Арсен сплюнул под ноги, не слушая бормочущих сетований Шамиля.
– Ладно, давай, брат! Не обессудь, ждут меня.
– Давай, ха, удачи тебе! Не суетись особо. Надеюсь, увидимся, – напутствовал Шамиль, похлопывая его по плечам.
– Давай, саул тебе! И газету эту возьми тоже, она мне не нужна. Имаратская.
Шамиль зажал хлеб и папку с романом Махмуда Тагировича под мышкой и взял в ладонь листовку, изукрашенную арабской вязью и черным флагом с белой саблей и шахадой.

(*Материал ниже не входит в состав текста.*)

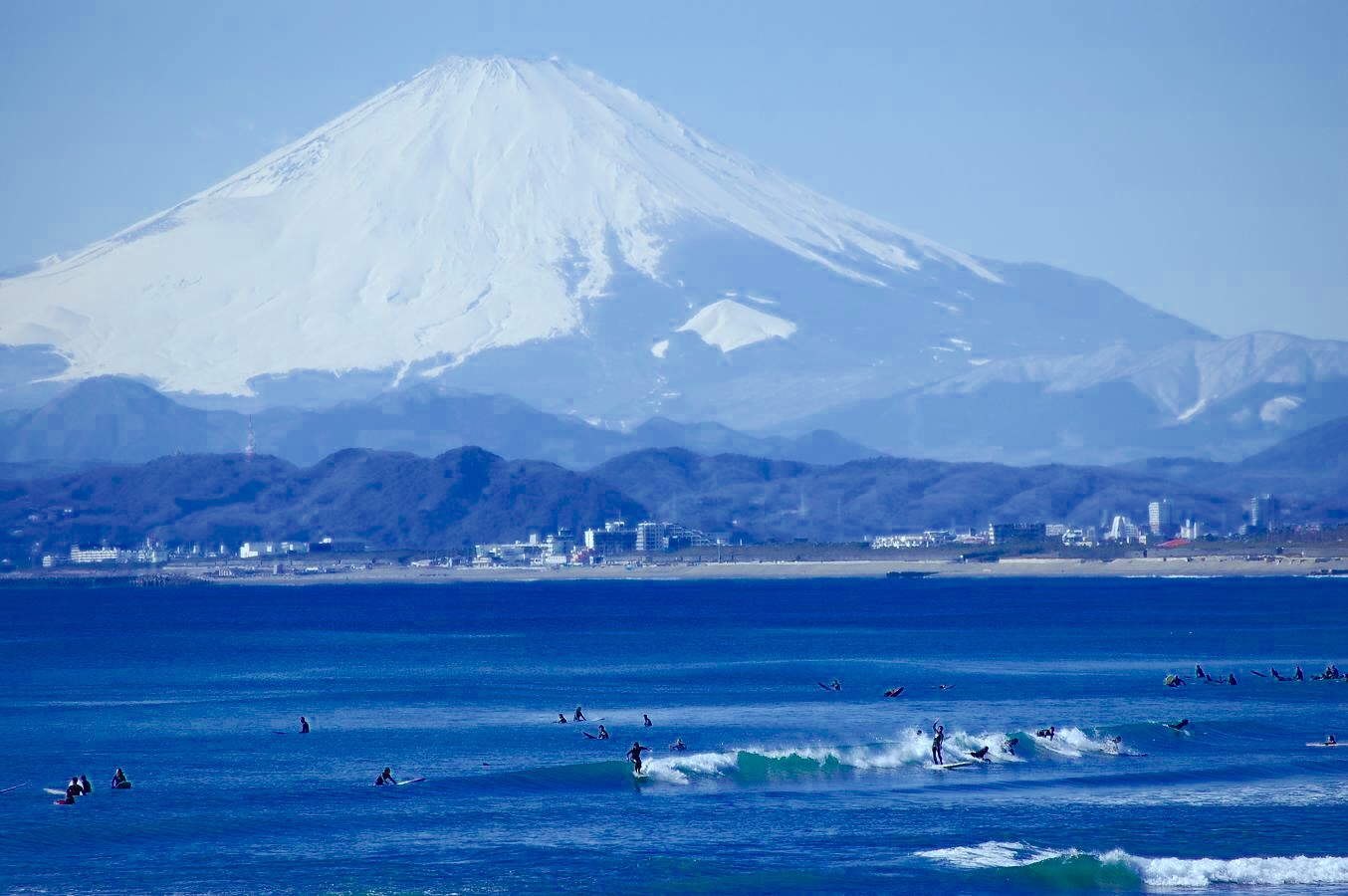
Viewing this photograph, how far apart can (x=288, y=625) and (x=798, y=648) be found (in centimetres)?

Перейдя железнодорожные пути прямо по шпалам, он сбежал по занесенным песком ступеням и спрыгнул на непривычно пустынный, просторный вечерний пляж. Разувшись, Шамиль вдохнул всей грудью и потопал по теплому песку вдоль грохочущего и неспокойного моря, мимо сиротливо торчащей вышки матроса-спасателя.

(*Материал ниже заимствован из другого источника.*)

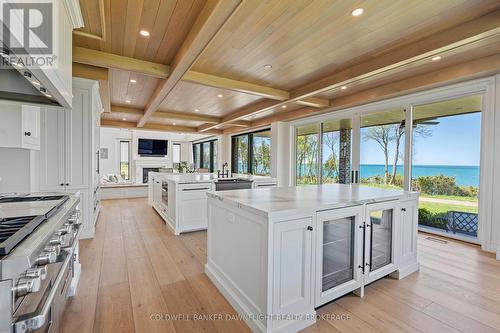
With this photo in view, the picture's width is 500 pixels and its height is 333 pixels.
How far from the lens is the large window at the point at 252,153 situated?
7220mm

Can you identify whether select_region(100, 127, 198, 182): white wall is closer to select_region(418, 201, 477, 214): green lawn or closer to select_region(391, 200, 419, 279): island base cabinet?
select_region(418, 201, 477, 214): green lawn

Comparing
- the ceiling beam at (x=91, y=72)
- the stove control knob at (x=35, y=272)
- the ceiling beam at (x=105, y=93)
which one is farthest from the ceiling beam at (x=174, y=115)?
the stove control knob at (x=35, y=272)

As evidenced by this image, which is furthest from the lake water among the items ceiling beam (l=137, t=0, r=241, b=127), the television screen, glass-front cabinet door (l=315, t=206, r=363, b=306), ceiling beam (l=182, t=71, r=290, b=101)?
the television screen

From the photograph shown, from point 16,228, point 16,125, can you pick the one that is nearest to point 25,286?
point 16,228

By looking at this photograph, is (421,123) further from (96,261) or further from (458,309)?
(96,261)

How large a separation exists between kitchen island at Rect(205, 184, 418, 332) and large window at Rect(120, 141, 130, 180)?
9469 millimetres

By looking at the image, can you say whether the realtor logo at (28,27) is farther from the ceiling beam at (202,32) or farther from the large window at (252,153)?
the large window at (252,153)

Вещи стесняли его движения. Он переложил их под другую руку и на ходу раскрыл газетку. Ветер не давал ему развернуть ее как следует, но Шамиль не сдавался. Около будки, где лишь месяц назад продавали сахарную вату, дежурил какой-то амбал, обвешанный патронами. Он внимательно следил за Шамилем, но не двигался с места.
6
Волны захлебывались в собственной пене, давились обломанными ракушками, шипели, растворяясь в колыхающемся песке. Шамиль теребил листок Имарата, где на первой
«Хвала Аллаху, Господу Миров, Который создал нас мусульманами и облагодетельствовал Джихадом, дав нам возможность достичь Рая. Я восхваляю Аллаха за те события, которые происходят у нас сегодня.
В исламском мире появилось еще одно независимое государство, которое свергло погрязшего в пороке русского тагута{Здесь – преступный правитель, изменяющий законы Аллаха.}, которое скоро преодолеет смуту и будет руководствоваться лишь законом шариата!

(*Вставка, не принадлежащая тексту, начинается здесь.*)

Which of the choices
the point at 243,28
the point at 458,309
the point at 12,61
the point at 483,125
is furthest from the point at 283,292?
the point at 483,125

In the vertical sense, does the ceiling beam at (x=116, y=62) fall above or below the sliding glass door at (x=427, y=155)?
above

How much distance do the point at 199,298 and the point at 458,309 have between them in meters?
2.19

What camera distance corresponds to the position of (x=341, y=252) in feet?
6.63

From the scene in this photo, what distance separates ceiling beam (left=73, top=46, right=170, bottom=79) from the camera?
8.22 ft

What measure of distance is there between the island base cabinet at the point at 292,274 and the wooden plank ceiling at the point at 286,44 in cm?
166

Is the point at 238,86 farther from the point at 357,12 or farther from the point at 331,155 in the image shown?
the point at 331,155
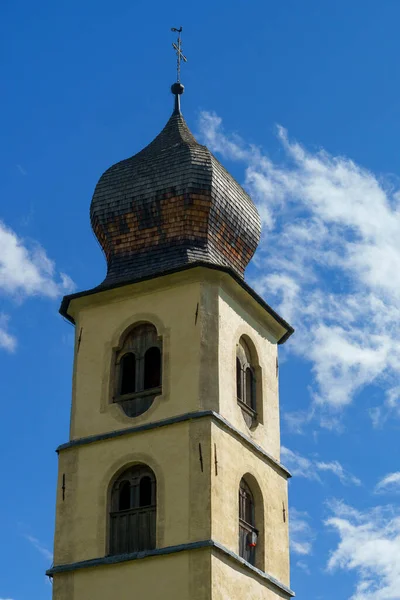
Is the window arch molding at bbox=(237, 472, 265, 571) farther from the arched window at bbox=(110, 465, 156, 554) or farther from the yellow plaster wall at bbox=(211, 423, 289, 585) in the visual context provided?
the arched window at bbox=(110, 465, 156, 554)

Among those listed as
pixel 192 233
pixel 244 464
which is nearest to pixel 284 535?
pixel 244 464

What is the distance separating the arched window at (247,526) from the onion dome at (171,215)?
4697 mm

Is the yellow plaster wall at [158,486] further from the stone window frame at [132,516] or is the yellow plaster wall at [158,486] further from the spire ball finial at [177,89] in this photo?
the spire ball finial at [177,89]

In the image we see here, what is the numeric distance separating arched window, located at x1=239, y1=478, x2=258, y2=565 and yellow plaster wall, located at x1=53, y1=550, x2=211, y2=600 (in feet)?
5.63

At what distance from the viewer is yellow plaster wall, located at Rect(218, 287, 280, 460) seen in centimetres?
3109

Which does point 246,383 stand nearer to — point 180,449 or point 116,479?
point 180,449

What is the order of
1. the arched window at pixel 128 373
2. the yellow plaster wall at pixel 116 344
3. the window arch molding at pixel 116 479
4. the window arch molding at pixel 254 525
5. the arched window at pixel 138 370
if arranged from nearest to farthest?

Путь к Имарату был долог, сложен и кровав. Я помню, как начинались переговоры с теми, кого уже нет с нами и кто, иншаллах, стал шахидом. Это было тяжелое время, когда к нам под знамена шли те, кто только прикрывался буквой Ислама, а на самом деле ратовал за независимость Ичкерии, мстил за убитого брата или просто хотел заработать.
Теперь наступает новое время. Мы очистим свои ряды от случайных воинов без акиды{Исламское вероубеждение.}. Нам не нужны молодые романтики или те, кто просто хочет показать свое мужество. Нам необходимы только верные слуги Аллаха, готовые к смерти каждую минуту. Муджахиды, любящие посланника и Рай.
Алхамдулиллях, сегодня мы видим, как сплачивается наша умма, как мунафики и кяфиры получают свою крысиную кару. Но это не значит, что можно бросать оружие или нежиться в конфискованных воровских дворцах! Газават будет продолжаться до тех пор, пока существует внешняя и внутренняя угроза.
Забудьте про сыновние или родственные чувства. Если ваш брат, друг, близкий не верует в Аллаха так, как следует, если он потакает своему нафсу{В исламе – животное, страстное в человеке, толкающее его к плохому.} и отказывается принимать ваши наставления, ничто не может остановить вас на пути…»
Шамиль отложил газету из-за стремительно наступающей темноты и прислушался к ропоту прибоя. Что-то сизое и гигантское неповоротливо устремлялось к берегу и с шумом падало ниц, просачиваясь в песок. Море ворочалось в нескольких шагах, глотая последний краешек пунцового солнца. Шамиль вспомнил зеленую мантию Аси и улыбнулся. «Вабабай, Шамиль, втюрился, что ли?» – подумал он про себя, отгоняя мысли об Асе. Потом, не удержавшись, приблизил к носу ароматную румяную корочку пшеничной буханки и вонзился в нее зубами.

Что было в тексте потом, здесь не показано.